• _Bacaan_

-.-.-

Bang Rak: Antara Bangkok mosque, Charoen Krung, dan Haroon Mosque







            Manusia membutuhkan energi yang sarat dengan zat karbohidrat untuk memberikan tenaga kepada mereka agar mampu mengerjakan aktivitas sehari-hari. Apalagi seorang muslim, mereka bukan hanya membutuhkan makanan dan minuman seperti halnya orang pada umumnya, namun muslim membutuhkan makanan dan minuman yang halal agar energi yang masuk ke tubuh mereka hanya digunakan untuk berbuat kebaikan. Maka, seorang yang mengaku Islam tidak akan memakan apapun kecuali yang halal dan diizinkan oleh Allah SWT. Sebagaimana aku yang saat ini hidup di negara non-muslim, setiap langkah yang kutapaki di bangkok ini harus kupastikan bahwa ia tak akan mengantarkanku kecuali kepada apa-apa yang dihalalkan-Nya.

-.-.-

• _Data Tersedia_
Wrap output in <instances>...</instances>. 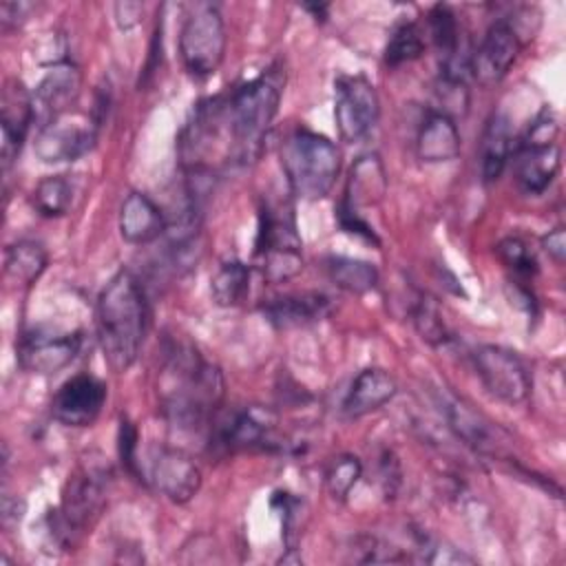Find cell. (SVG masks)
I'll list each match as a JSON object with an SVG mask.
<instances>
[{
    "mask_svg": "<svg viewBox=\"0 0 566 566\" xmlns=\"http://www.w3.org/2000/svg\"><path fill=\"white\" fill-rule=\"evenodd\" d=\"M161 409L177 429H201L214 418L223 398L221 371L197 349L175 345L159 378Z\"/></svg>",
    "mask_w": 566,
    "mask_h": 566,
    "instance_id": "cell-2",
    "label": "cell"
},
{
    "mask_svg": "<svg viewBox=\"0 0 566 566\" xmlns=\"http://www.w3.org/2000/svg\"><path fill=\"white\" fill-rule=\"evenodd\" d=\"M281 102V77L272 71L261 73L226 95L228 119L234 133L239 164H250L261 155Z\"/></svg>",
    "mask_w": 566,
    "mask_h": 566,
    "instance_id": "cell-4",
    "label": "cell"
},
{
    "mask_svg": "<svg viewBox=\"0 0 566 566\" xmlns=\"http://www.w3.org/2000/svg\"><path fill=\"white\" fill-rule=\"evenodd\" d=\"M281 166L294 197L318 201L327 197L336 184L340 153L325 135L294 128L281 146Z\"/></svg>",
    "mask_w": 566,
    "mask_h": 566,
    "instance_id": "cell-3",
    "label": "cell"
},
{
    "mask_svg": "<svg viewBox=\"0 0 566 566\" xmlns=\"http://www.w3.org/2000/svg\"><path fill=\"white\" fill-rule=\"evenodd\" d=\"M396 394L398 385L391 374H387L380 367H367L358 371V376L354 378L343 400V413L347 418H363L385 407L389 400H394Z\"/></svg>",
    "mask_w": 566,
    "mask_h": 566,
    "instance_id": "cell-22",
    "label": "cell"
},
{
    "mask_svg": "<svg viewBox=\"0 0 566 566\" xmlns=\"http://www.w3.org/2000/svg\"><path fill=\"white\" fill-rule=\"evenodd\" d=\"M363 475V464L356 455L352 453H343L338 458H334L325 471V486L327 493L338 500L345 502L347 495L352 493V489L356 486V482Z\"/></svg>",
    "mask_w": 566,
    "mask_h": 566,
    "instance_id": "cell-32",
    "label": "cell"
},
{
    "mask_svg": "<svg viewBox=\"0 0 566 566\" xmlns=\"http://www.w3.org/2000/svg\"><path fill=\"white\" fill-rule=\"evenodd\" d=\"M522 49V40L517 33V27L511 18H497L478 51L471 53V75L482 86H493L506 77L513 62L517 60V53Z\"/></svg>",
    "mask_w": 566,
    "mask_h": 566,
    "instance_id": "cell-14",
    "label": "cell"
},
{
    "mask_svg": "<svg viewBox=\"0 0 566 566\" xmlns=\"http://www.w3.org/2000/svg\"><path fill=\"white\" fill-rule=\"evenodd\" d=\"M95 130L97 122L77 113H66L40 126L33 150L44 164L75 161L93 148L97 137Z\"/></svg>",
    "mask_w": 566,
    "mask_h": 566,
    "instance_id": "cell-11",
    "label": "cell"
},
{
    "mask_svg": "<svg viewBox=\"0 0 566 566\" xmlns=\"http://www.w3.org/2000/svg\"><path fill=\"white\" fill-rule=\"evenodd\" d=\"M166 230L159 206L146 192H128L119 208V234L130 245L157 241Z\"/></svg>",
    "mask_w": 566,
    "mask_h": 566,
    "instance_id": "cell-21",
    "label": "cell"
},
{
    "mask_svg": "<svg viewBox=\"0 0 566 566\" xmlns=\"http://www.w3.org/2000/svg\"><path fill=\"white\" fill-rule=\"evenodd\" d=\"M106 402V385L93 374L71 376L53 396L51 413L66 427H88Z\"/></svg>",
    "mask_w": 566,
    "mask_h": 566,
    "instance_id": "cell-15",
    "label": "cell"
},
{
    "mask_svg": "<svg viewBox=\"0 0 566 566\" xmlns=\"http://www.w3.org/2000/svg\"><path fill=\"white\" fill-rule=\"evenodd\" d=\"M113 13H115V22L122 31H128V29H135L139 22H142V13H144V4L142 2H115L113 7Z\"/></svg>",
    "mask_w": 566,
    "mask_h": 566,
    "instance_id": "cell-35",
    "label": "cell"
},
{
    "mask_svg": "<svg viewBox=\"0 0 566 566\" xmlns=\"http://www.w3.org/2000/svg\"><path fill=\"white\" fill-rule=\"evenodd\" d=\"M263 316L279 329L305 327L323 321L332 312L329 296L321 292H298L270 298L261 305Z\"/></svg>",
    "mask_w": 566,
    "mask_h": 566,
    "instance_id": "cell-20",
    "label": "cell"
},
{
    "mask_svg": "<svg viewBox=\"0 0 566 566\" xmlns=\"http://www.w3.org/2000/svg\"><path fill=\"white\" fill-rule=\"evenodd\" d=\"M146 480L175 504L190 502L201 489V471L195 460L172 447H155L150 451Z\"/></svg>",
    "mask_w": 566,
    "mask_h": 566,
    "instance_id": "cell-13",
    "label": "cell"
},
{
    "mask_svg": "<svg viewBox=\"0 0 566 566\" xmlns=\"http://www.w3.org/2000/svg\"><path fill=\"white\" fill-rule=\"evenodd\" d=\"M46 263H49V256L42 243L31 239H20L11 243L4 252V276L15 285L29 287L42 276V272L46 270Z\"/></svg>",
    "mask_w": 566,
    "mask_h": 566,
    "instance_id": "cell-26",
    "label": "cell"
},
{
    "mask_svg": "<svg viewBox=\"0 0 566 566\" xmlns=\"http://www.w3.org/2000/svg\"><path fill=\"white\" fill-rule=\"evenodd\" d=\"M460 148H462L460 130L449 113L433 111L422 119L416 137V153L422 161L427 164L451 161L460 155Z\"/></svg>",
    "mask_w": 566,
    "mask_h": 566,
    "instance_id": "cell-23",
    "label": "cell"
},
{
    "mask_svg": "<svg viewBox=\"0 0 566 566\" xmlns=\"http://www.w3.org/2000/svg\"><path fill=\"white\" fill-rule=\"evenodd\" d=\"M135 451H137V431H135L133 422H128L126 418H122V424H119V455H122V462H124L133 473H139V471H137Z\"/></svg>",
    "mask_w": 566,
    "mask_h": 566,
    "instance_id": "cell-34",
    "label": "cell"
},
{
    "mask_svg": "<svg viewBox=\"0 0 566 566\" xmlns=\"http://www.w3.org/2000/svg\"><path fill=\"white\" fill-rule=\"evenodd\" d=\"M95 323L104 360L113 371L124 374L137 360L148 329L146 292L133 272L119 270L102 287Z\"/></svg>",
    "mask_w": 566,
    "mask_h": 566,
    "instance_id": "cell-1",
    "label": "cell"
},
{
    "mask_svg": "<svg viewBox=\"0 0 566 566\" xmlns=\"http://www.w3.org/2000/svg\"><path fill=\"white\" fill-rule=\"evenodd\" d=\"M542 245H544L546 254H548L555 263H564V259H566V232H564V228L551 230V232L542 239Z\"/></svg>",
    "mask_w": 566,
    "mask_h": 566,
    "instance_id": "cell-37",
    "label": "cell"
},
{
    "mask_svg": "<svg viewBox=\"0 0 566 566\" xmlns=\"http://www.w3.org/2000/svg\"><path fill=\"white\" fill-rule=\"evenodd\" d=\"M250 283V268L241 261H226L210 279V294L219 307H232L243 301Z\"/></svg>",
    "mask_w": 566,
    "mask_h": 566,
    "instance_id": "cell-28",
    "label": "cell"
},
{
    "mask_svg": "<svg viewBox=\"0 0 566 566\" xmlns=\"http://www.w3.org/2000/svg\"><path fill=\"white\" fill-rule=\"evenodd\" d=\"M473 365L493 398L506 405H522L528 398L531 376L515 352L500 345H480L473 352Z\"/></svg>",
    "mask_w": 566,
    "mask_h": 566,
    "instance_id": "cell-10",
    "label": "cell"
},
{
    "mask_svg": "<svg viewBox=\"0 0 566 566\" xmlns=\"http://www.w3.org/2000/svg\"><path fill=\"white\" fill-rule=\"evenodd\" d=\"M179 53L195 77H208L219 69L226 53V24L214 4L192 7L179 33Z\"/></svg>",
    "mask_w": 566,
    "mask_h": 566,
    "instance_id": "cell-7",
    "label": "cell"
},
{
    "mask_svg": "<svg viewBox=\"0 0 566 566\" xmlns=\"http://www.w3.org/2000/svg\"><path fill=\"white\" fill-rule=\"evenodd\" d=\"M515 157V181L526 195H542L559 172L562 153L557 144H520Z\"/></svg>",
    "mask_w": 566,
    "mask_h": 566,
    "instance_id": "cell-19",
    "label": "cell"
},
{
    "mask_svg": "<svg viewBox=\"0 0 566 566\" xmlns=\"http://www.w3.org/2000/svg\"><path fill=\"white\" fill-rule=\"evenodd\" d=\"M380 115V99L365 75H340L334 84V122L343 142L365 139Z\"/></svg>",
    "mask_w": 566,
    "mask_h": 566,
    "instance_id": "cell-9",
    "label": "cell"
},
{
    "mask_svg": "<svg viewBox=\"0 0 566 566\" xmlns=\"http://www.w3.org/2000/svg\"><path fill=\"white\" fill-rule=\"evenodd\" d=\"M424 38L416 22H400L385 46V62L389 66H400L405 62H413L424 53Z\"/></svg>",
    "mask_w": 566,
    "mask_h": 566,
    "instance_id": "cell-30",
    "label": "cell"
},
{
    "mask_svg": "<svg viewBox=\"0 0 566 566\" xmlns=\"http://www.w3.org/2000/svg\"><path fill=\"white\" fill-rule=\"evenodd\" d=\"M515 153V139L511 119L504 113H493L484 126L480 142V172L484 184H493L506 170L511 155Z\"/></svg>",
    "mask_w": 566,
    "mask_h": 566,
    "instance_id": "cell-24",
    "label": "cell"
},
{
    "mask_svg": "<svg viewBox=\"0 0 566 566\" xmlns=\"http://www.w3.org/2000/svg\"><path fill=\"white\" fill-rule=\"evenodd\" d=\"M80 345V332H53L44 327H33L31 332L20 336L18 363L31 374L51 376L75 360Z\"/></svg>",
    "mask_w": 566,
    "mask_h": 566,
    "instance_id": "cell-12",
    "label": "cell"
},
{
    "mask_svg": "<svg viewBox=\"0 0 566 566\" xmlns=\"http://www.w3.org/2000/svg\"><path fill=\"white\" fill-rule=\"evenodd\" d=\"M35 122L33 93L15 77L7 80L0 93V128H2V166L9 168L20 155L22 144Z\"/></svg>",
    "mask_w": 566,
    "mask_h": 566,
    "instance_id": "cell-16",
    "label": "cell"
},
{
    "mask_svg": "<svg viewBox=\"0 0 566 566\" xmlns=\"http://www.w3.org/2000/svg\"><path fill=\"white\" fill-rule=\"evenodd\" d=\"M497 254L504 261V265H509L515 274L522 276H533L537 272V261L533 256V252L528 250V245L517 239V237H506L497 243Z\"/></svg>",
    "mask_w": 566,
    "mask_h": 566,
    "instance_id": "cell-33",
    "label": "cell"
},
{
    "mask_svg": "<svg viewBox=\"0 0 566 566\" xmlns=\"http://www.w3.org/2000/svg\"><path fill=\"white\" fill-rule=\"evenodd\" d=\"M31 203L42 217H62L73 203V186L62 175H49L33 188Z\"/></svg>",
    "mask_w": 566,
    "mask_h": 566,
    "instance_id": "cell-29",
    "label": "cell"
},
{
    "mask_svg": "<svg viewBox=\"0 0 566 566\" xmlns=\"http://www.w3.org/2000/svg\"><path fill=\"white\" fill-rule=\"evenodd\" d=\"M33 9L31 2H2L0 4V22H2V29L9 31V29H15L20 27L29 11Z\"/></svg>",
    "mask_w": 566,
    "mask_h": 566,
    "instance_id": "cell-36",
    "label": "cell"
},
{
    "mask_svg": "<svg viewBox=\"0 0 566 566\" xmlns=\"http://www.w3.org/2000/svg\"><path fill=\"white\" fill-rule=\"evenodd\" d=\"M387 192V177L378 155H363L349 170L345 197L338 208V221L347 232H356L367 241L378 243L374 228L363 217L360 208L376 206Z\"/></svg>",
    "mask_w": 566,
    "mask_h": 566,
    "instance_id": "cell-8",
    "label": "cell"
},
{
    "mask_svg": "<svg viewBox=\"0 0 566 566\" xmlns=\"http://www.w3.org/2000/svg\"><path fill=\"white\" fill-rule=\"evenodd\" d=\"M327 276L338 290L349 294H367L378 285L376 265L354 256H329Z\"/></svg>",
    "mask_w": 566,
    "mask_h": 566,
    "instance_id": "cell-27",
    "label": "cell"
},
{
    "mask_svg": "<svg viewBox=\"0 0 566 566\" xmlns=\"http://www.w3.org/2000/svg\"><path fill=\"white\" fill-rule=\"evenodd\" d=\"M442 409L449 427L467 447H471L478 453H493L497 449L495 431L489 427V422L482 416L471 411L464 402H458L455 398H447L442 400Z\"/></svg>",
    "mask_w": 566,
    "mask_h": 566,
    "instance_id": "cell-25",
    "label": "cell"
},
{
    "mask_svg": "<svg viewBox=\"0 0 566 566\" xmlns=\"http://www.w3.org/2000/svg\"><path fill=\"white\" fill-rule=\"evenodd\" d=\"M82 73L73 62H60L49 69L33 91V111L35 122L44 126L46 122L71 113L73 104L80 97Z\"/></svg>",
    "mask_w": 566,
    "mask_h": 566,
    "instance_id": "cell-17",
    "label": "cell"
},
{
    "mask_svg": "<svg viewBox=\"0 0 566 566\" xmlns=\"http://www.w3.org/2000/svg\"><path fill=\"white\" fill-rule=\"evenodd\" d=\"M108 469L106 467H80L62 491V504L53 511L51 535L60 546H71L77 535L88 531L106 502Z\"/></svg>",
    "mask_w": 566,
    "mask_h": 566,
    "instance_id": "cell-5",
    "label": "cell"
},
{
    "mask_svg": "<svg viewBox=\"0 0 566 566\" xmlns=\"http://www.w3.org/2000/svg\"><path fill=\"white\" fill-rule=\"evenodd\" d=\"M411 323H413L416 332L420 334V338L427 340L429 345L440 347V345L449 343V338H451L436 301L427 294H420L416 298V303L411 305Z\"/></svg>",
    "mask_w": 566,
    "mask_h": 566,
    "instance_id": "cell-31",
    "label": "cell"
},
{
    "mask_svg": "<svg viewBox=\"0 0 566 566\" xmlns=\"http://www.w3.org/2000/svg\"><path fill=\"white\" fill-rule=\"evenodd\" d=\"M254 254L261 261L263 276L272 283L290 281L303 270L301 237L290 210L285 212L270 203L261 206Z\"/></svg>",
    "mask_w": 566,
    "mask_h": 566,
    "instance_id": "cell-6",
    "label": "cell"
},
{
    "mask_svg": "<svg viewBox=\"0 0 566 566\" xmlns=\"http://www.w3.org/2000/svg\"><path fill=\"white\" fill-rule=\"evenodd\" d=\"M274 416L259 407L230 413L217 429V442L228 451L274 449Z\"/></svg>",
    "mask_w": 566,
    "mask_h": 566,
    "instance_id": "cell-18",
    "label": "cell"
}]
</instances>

-.-.-

• _Tujuan Latihan_
Ketik ulang bagian bacaan tanpa mengubah apa pun, semuanya mulai dari "Manusia membutuhkan energi" terus ke bawah sampai "apa-apa yang dihalalkan-Nya.". Catatan-catatan tadi sama sekali tidak dipakai di sini.

• _Hasil Pengerjaan_
Manusia membutuhkan energi yang sarat dengan zat karbohidrat untuk memberikan tenaga kepada mereka agar mampu mengerjakan aktivitas sehari-hari. Apalagi seorang muslim, mereka bukan hanya membutuhkan makanan dan minuman seperti halnya orang pada umumnya, namun muslim membutuhkan makanan dan minuman yang halal agar energi yang masuk ke tubuh mereka hanya digunakan untuk berbuat kebaikan. Maka, seorang yang mengaku Islam tidak akan memakan apapun kecuali yang halal dan diizinkan oleh Allah SWT. Sebagaimana aku yang saat ini hidup di negara non-muslim, setiap langkah yang kutapaki di bangkok ini harus kupastikan bahwa ia tak akan mengantarkanku kecuali kepada apa-apa yang dihalalkan-Nya.